The attached file contains this articles commentary as well as tables and charts of the data.
Employment Situation: Modest gains with declines in manufacturing
September 2, 2016
Bottom Line: Payroll Employment rose by 151k in August, compared with market expectations for an increase of 180k. There were modest revisions to the previous two months which subtracted a total of 1k jobs. Manufacturing and construction lost 24k jobs, while the reported level of education jobs in public and private schools rebounded only modestly and gains in professional and business services were slower than in July with a notable slip of 3k jobs in temp services.

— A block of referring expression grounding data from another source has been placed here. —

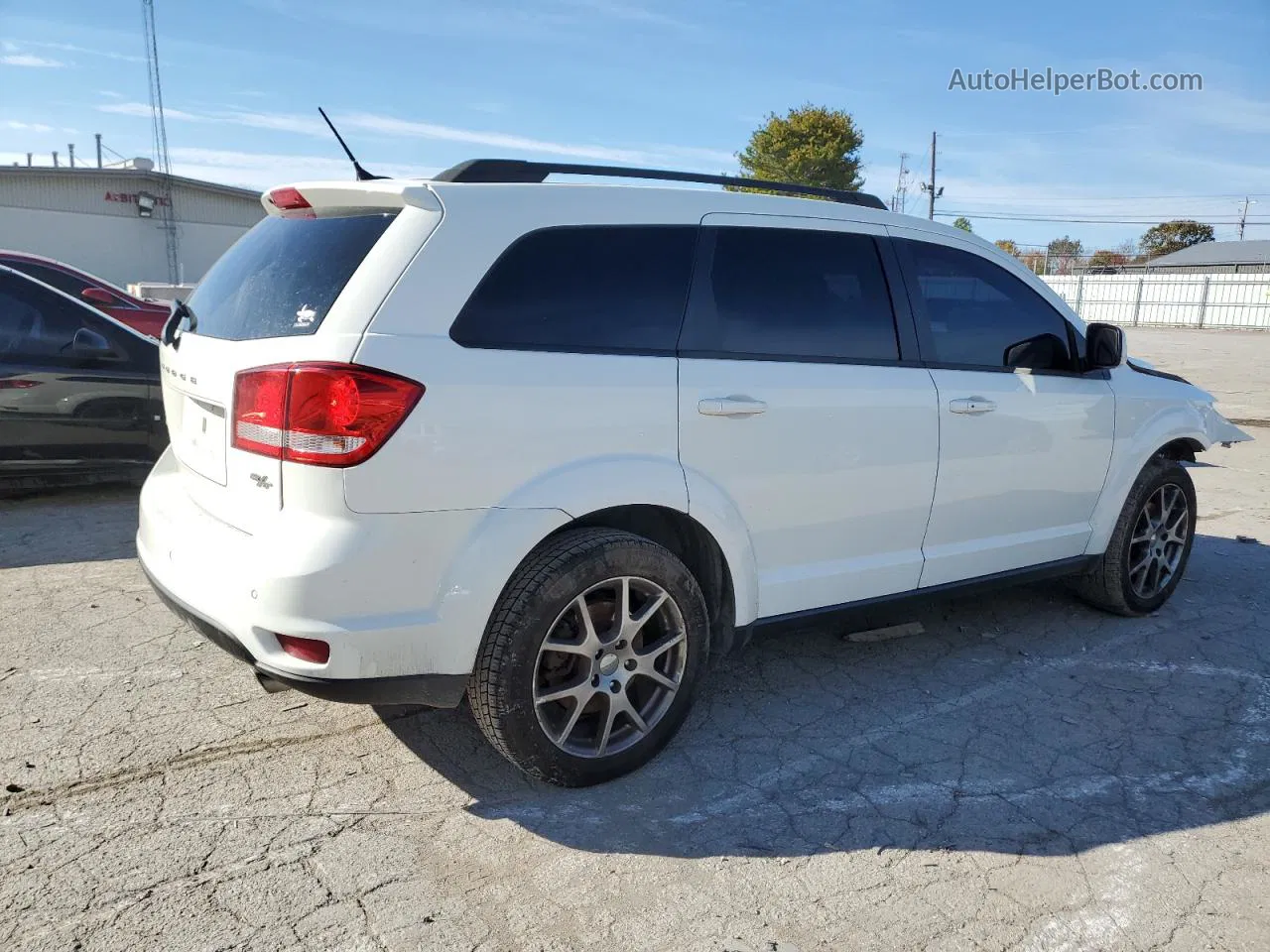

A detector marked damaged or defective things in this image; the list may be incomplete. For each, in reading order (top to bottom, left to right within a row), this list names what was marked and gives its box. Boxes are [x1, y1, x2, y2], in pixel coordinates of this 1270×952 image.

cracked pavement [2, 337, 1270, 952]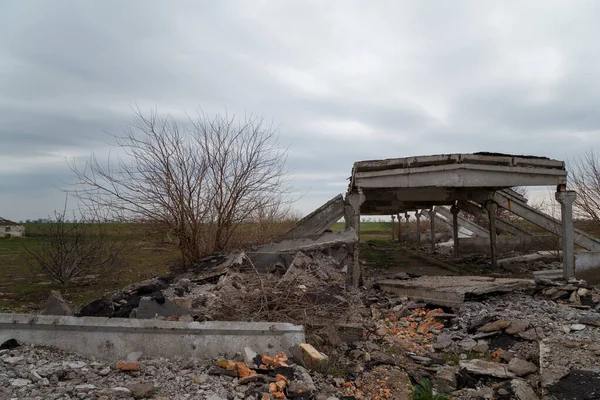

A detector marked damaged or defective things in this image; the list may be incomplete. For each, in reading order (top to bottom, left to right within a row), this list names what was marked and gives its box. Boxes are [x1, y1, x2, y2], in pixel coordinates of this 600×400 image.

broken concrete block [42, 290, 72, 316]
broken concrete block [290, 344, 328, 368]
broken concrete block [460, 360, 516, 378]
broken concrete block [506, 358, 540, 376]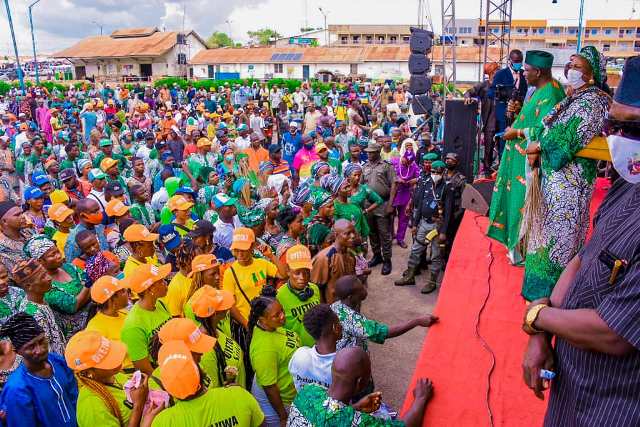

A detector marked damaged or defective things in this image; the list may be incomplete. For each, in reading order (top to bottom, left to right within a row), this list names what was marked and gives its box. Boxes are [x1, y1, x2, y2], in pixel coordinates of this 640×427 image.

building with rusty roof [53, 26, 208, 82]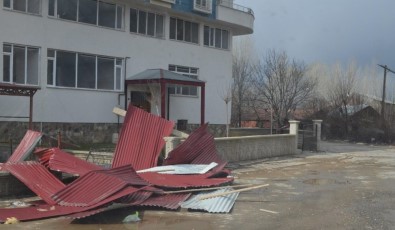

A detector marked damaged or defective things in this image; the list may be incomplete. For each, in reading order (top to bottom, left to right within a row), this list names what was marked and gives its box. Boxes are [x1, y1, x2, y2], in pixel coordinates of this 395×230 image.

crumpled metal roofing [6, 130, 42, 163]
crumpled metal roofing [36, 148, 102, 175]
crumpled metal roofing [111, 105, 173, 170]
crumpled metal roofing [164, 123, 226, 166]
crumpled metal roofing [5, 162, 65, 205]
crumpled metal roofing [53, 165, 155, 207]
crumpled metal roofing [138, 193, 192, 209]
crumpled metal roofing [139, 172, 234, 189]
crumpled metal roofing [181, 188, 240, 213]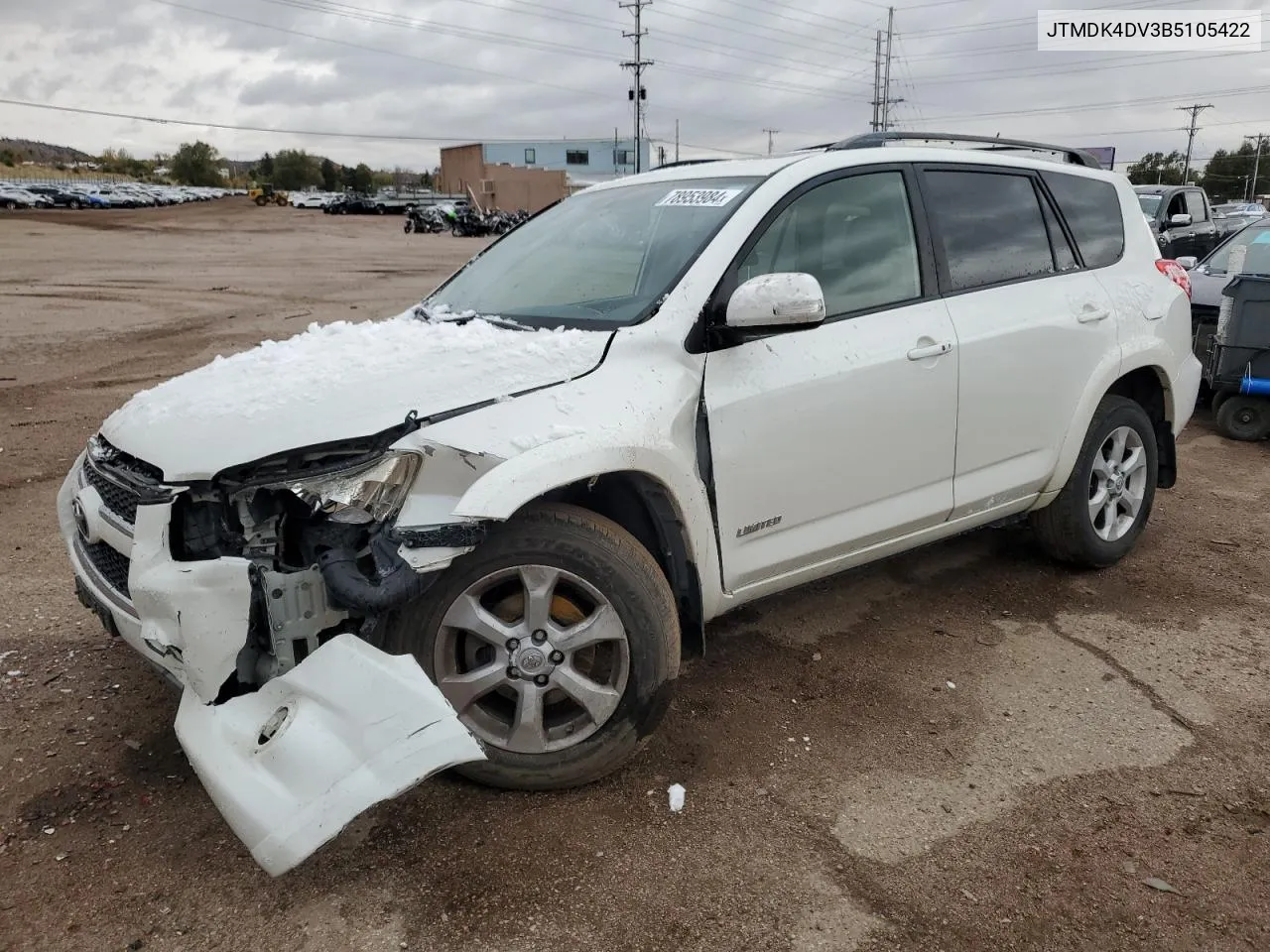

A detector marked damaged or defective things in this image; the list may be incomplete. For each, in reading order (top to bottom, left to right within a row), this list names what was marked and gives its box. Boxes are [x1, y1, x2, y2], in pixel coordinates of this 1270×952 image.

broken headlight [286, 451, 419, 525]
damaged front end [61, 428, 495, 878]
detached white bumper cover [182, 635, 487, 878]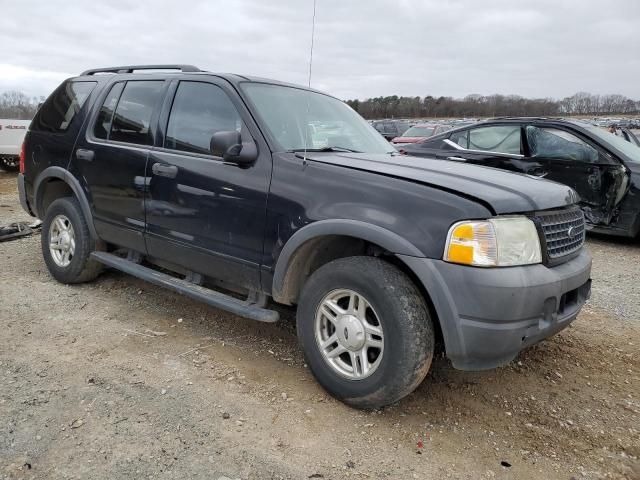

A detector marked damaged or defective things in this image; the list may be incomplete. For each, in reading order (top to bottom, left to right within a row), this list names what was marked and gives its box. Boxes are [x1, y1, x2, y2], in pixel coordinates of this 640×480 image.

windshield glass of damaged car [241, 82, 396, 154]
wrecked sedan [400, 118, 640, 238]
damaged car [400, 118, 640, 238]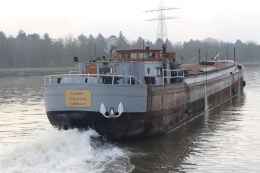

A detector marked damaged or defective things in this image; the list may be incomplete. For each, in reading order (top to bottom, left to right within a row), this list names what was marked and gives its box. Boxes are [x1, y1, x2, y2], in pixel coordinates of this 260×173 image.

rusty steel hull [46, 68, 244, 140]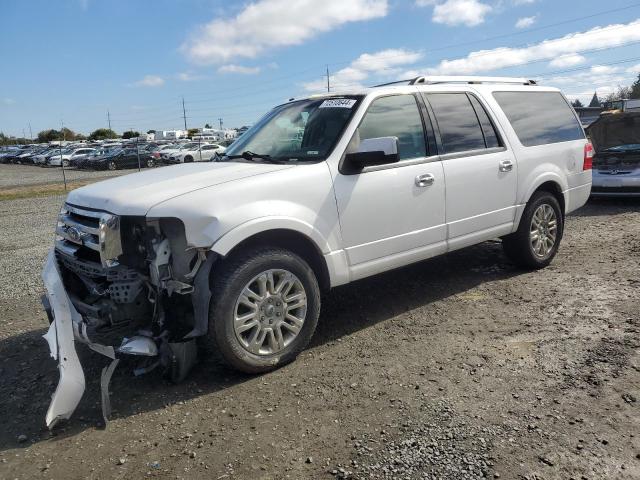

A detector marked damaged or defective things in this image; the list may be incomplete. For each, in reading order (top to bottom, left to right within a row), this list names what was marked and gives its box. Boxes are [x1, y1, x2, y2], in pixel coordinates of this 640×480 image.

detached bumper [41, 249, 86, 430]
front-end collision damage [42, 204, 219, 430]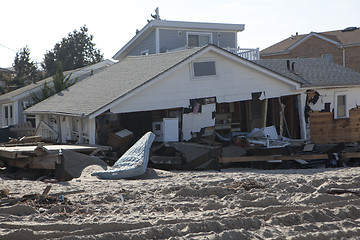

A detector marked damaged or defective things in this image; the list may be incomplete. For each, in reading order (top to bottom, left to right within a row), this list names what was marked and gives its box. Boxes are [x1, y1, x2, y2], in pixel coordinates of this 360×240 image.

Job creation has averaged 232k over the past 3 months vs. the past 12 months average of 204k. The unemployment rate was unchanged, as household employment grew less than the increase in labor force. Both hourly and weekly earnings rose slightly, less than expected, after a moderate increase in July. The workweek and the 3-month average now 34.6.
Payroll Employment ROSE by 151k in August, compared with market expectations for an increase of 180k. The prior 2 months were revised, higher in July by 20k and lower in June by 21k. Government jobs ROSE by 25k. Consequently, private sector jobs ROSE by 126k. Private education jobs rose by 2k. State and Local education jobs rose by 12k. Overall employment is now 1.7% ABOVE its year ago level, Over the past 12 months, 2,447k jobs have been created.
The Unemployment Rate was UNCHANGED in August at 4.9%, compared with market expectations for a small decline to 4.8%. Household employment rose by 97k while the labor force increased by 176k, resulting in an increase in the number of unemployed of 79k. The Labor Force Participation Rate was UNCHANGED at 62.8%. The Employment-Population Ratio was UNCHANGED at 59.7%.
Hourly Earnings ROSE by 0.1% in August, below market expectations of 0.2%. Hourly earnings are now 1.7% ABOVE their year ago level. Weekly Earnings FELL by 0.2%, the result of the change in hourly earnings and a shorter workweek. Weekly earnings are now 1.5% ABOVE their year ago level. The Average Workweek FELL by 0.1 to 34.3 hours, ABOVE the market consensus at 34.5 hours.